Mi padre se quedó pensativo y me miró con resignación.
- Realmente tu madre murió así.
Me quedé petrificado. Algo dentro de mi estalló en mil pedazos cuando mi padre pronunció esas palabras.
- Hijo, no sé como decirte esto...
- No te lo calles, papá. Dímelo.
- Aquel día, cuando mamá se dirigía a casa de la ciudad, una ventisca le sorprendió. Buscando refugio en cualquier sitio cercano, fue a parar a una especie de peña. Y, para su sorpresa, una avalancha que descendía ladera abajo acabó con ella. Pero no sólo ella sufrió tal desgracia...
- ¿Quién murió con ella?
- Hijo...aquel día...tú estabas con ella.
- ¿Estás diciendo que yo morí también? Pero, papá, es imposible...
Definitivamente, llegué a pensar que la pérdida de mi madre había trastornado al pobre y desgraciado de mi padre. Pero pronto descubriría que no era así. Que yo era el que estaba trastornado y que mi existencia tendría que haber acabado hace mucho tiempo.
- Contempla tus manos.
- ¿Qué les pasa? ¡Están normales!
- Fíjate bien.
Contemplé mis manos una y otra vez, pero no encontré nada extraño.
- No veo nada raro, papá. ¿Qué tratas de decirme?
- Espera aquí. Vuelvo ahora.
Mi padre tardó en venir. Quizás cuando volviera a hacer acto de presencia me diría que todo aquello era una broma de mal gusto causada por su trágica pena. Pero no fue así. Cuando volvió al banco, me entregó un espejo algo viejo y desgastado, y me dijo que me mirara en él. La imagen que se formó en el espejo no era yo, sino un niño.
- Ese no soy yo. Es imposible.
- Sigues teniendo siete años.
- ¡Yo tengo dieciocho! ¡Papá, es imposible!- grité llorando.- ¡Deja de hacerme daño!
- Es el único espejo en toda la casa en la que puedes verte como eres, Kyle. Y es porque tu madre se miró por última vez en él antes de morir. El recuerdo de su reflejo es la pista que necesitabas para darte cuenta de que ya no perteneces a este mundo.
- Entonces...¿lo dices en serio? ¿Estoy muerto de verdad?
- Sí. Y soy yo el único que puedo verte. Tú y mamá moristeis aquel día debido a las heridas que os causaron las piedras. Pero te resististe a irte con ella y te quedaste aquí. He ahí la razón por la cual tienes esa horrible pesadilla. Ella te está llamando.- dijo mi padre, con dos sendas húmedas que le adornaban el rostro y que contenían el mayor dolor del mundo.
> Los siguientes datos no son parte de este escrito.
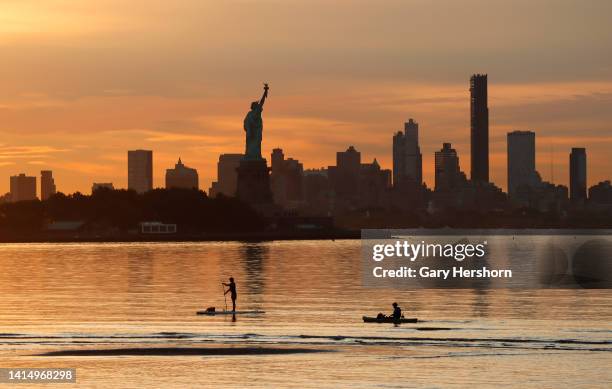 Two people paddle past the Statue of Liberty and the skyline of Brooklyn as the sun rises in New York City on August 15 as seen from Jersey City, New...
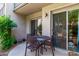 Outdoor patio with a table and chairs, accessible through sliding glass doors, and landscaped with foliage at 1006 E Osborn Rd # B, Phoenix, AZ 85014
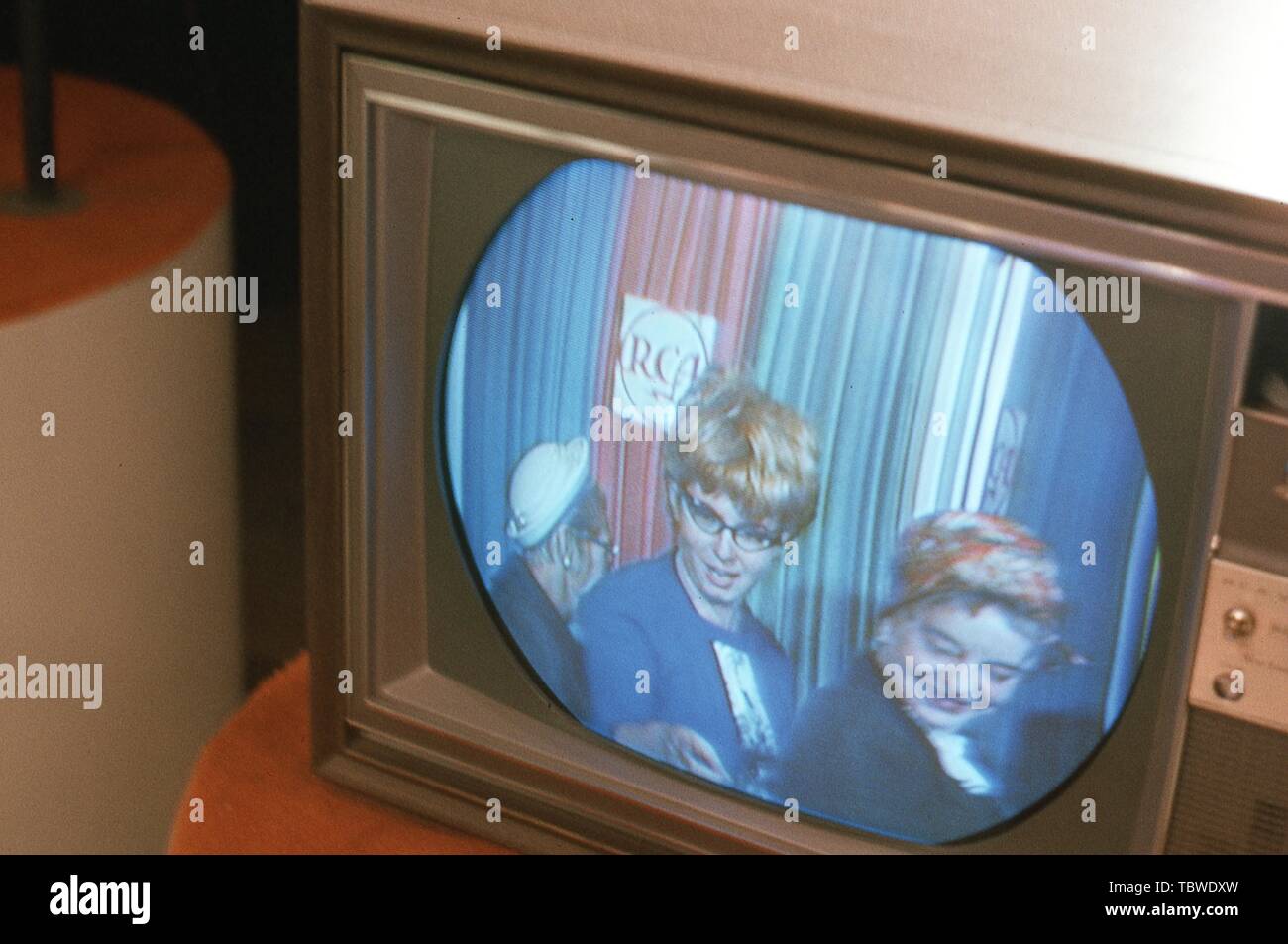 Visitors see themselves broadcast in color for the first time from monitor sets lining the entrance to the Color Television Communications Center exhibit at the RCA Pavilion of the New York World's Fair, Flushing Meadows, Queens, New York, August, 1965. () Stock Photo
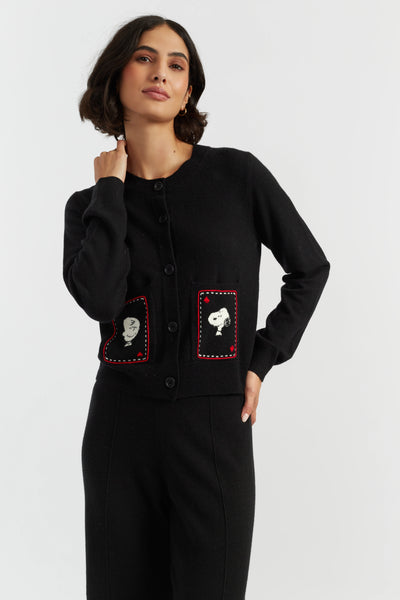Woman wearing a black cardigan with red accents and white designs on a white background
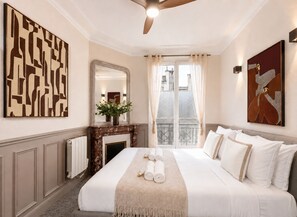 A hotel room with a large bed, a fireplace, a mirror, and artwork on the walls. - 1609 CroixNivert (Paris)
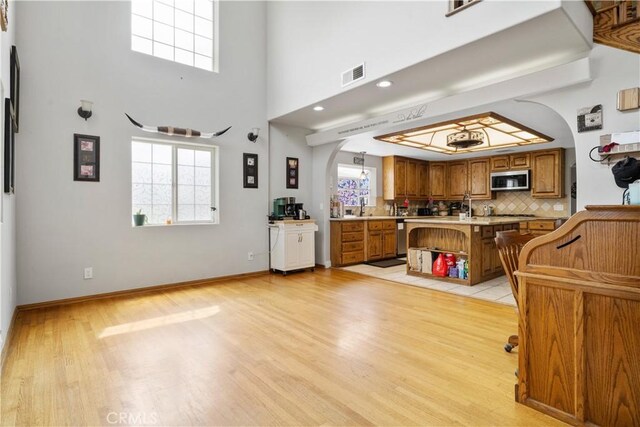 interior space featuring visible vents, a healthy amount of sunlight, light wood-style floors, and arched walkways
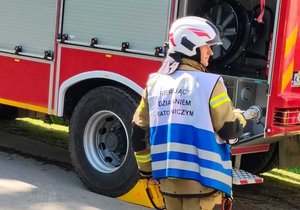 umundurowany strażak i wóz strażacki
Ahora lo comprendía. Todo estaba relacionado. El cuadro, las estrellas, el sueño...todo me llevaban a ella. Quería que me fuera con ella para abandonar este mundo, del cual me despedí físicamente hace tiempo.
- Supongo que ya es hora de irse.- le dije a mi padre acariciándole. En esos momentos me di cuenta de que, a partir de ese momento, mi padre iba a ser un cuerpo vacío toda su vida. Su corazón ya se había ido con nuestra muerte.
Me levanté del banco y miré al frente. Una mujer, con una amplia sonrisa y con una blusa blanca, me estaba esperando impaciente. Me tendió la mano y me animó a ir con ella. Ahora comprendí a lo que se refería mi madre cuando me dijo aquella frase: ''allí me encontrarás...te esperaré...en el cielo oscuro y brillante''. Me estaba llamando. Miré a mi padre por última vez y le pedí perdón por todo lo que había ocurrido. Él se puso de rodillas y aumentó su llanto, lamentando su existencia y pidiendo al cielo irse con nosotros. Pero aquel era nuestro momento, el mío y el de mi madre. La hora de volver a encontrarnos. La hora de ir a donde realmente pertenecía. Con una armoniosa sensación de libertad y de amor, me encaminé hacia mi madre, que mantenía la sonrisa firme. Y en el preciso momento en que empezaron a salir las estrellas, una luz blanca como el color de la nieve nos tragó a mi madre y a mí. Aquella noche, mi padre observó que en el cielo ya había dos estrellas brillantes como el fuego en vez de una. Respecto al cuadro de mi madre, ella ya no aparecía sola. Aupaba a un niño de unos siete años, y ambos sonreían. Aquella mujer tan bella parecía querer con todo su corazón a su hijo, y aquel niño que nunca creció... parecía ser el más feliz del mundo.